L’autre jour un citoyen israélien, en pleurs, a frappé à la porte du consulat ; il devait repartir en Israël, son passeport était endommagé et on ne le laissait pas prendre l’avion. Il est père de dix enfants.

Étant en conflit de travail avec le ministère israélien des Finances, nous avons dû, le cœur gros, refuser de l’aider.

Nous avons coupé tout contact avec l’ONU ou toute organisation internationale, avec tous les ministères des Affaires étrangères dans le monde ; nous ne nous parlons plus en public et ne préparons plus de visites officielles, même le Pape a dû annuler la sienne.

En effet, les employés du ministère israélien des Affaires étrangères et les diplomates israéliens à l’étranger ont décidé depuis le 4 mars courant de renforcer leur mouvement de grève.

Pourquoi portons-nous atteinte à l’image d’Israël ?

Justement parce que nous aimons notre pays et notre travail, mais après 7 longs mois de négociations, le ministère des Finances a fait échouer le processus de médiation mené par le Dr. Adler, l’ancien juge en chef de la Cour du travail.

Si je proposais à quelqu’un qui finit sa maîtrise en Sciences Politiques, quelqu’un qui parle couramment 7 langues, de devenir diplomate, de partir tous les 2 ou 4 ans à l’étranger pour 4 ou 5 ans pour défendre et promouvoir les intérêts essentiels de l’État d’Israël, je suis sûr qu’il accepterait sans hésiter.
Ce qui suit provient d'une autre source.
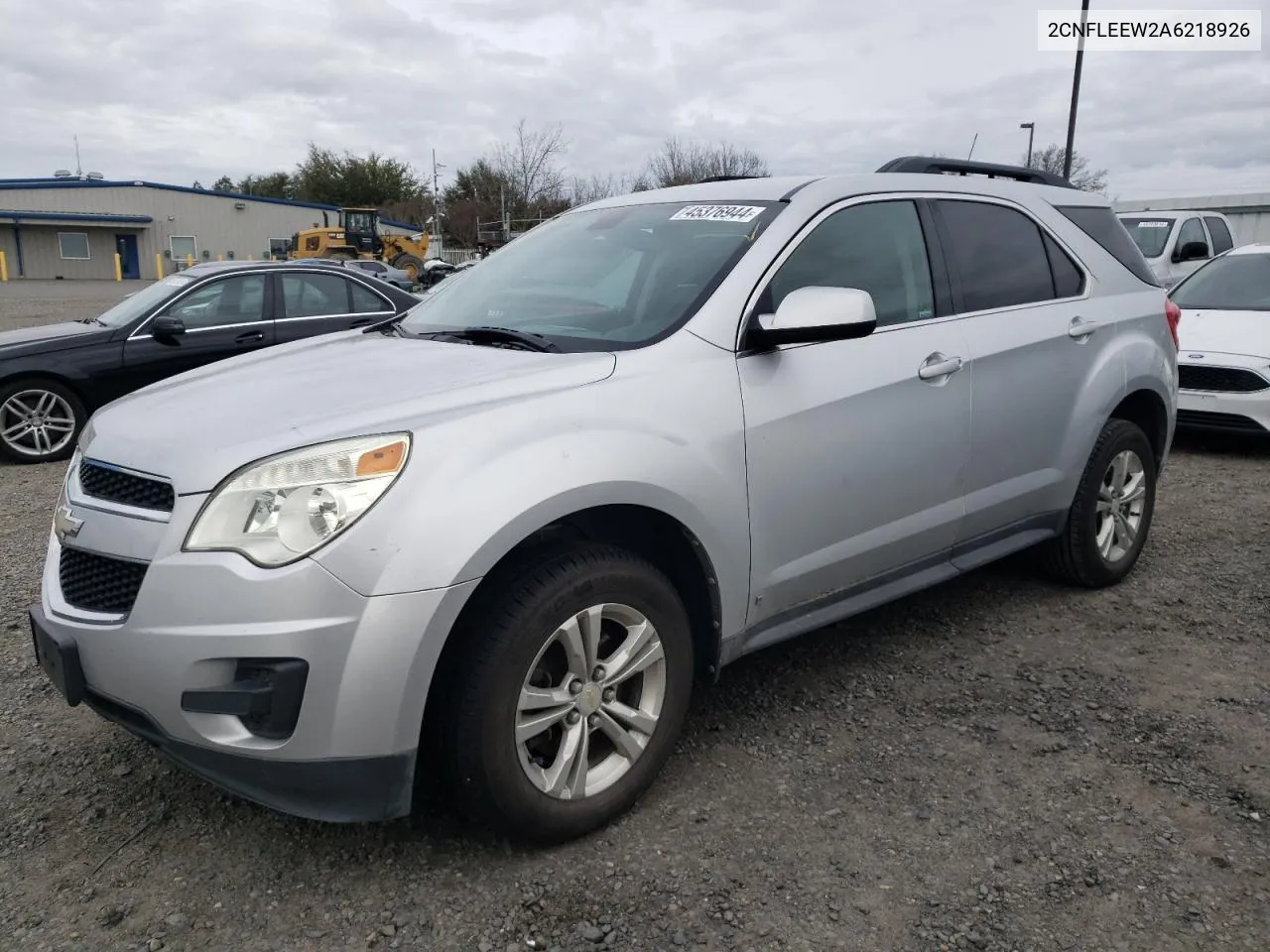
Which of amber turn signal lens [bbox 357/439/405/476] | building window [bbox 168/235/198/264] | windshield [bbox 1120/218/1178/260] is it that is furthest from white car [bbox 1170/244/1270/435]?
building window [bbox 168/235/198/264]

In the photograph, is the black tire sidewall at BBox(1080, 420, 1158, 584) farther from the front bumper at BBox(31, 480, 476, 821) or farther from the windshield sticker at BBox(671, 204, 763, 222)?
the front bumper at BBox(31, 480, 476, 821)

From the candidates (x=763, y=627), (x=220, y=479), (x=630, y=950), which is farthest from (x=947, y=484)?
(x=220, y=479)

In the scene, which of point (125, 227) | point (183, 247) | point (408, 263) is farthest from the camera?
point (183, 247)

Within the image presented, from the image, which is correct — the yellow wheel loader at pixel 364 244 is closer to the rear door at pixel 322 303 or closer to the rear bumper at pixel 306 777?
the rear door at pixel 322 303

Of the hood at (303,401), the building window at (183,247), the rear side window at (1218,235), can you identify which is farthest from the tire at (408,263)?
the hood at (303,401)

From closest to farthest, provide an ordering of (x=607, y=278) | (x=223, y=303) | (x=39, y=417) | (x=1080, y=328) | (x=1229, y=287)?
(x=607, y=278), (x=1080, y=328), (x=39, y=417), (x=223, y=303), (x=1229, y=287)

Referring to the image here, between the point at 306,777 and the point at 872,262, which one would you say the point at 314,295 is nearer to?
the point at 872,262

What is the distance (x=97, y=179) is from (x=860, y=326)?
58959 millimetres

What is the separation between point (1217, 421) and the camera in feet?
24.4

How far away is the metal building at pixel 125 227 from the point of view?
48438mm

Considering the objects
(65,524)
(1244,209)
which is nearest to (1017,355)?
(65,524)

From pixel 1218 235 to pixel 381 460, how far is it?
1422 cm

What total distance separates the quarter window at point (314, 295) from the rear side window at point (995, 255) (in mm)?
6270

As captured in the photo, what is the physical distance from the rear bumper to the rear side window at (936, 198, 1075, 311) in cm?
259
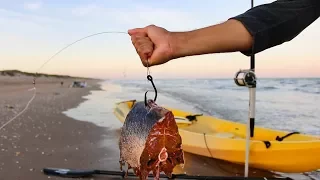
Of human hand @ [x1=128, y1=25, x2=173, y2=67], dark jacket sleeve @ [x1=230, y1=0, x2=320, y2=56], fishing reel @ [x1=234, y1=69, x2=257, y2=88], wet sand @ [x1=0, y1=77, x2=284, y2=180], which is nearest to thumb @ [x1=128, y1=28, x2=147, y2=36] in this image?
human hand @ [x1=128, y1=25, x2=173, y2=67]

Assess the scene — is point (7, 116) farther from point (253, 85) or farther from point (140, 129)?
point (140, 129)

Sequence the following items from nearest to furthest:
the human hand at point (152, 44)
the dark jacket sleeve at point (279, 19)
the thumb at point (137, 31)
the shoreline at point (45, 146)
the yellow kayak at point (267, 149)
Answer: the dark jacket sleeve at point (279, 19)
the human hand at point (152, 44)
the thumb at point (137, 31)
the yellow kayak at point (267, 149)
the shoreline at point (45, 146)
Mais si je lui expliquais que son ou sa conjoint(e) ne pourra pas avoir de carrière, que ses enfants devront souvent changer d’école et d’environnement culturel et qu’il ne verra que sporadiquement sa famille en Israël, est-ce qu’il accepterait si facilement ?

Si je continuais et lui racontais qu’après dix ans de carrière, à son retour en Israël, il ne gagnerait que 7,000 Shekels brut et qu’il sera le seul soutien de famille, qu’à l’étranger nous sommes en danger quotidien, cible des organisations terroristes et que nos salaires n’ont pas été indexés au niveau de la vie depuis 12 ans, il me regarderait de travers.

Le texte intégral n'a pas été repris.